Within the Khavinson tradition, ventfort is positioned as a vascular-endothelium peptide bioregulator producing tissue-specific effects on endothelial cell maturation and gene expression. The mechanistic claim invokes the broader 'peptide bioregulator' hypothesis articulated by Khavinson and collaborators, in which short peptides are proposed to modulate transcription via direct DNA interaction in a tissue-specific manner. This hypothesis has not been independently established outside the originating laboratory and the molecular pharmacology of ventfort specifically has not been characterised in indexed Western primary literature.
Tier 4. Discussion is confined largely to Russian-language reviews and chapters from the Khavinson group and immediate collaborators.
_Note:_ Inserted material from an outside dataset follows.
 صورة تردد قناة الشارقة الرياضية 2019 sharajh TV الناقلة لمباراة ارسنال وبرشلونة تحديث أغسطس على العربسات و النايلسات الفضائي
No Phase 1 or later trials in indexed Western literature; no defined chemical structure published with sufficient detail for independent identity confirmation.
No formal Phase 1 human safety database in Western literature. Russian use is reported as well tolerated within the originating clinical tradition; this does not substitute for an independent safety database.
Regulatory status
- FDA status:
- Not FDA-approved
Russian-origin literature without independent Western replication is the central evidentiary issue. Ventfort is presented in the trade as a defined product but the published record does not include a peer-reviewed structural or pharmacological characterisation that vendor product can be checked against. The peptide-bioregulator transcriptional-modulation hypothesis itself remains a single-school claim.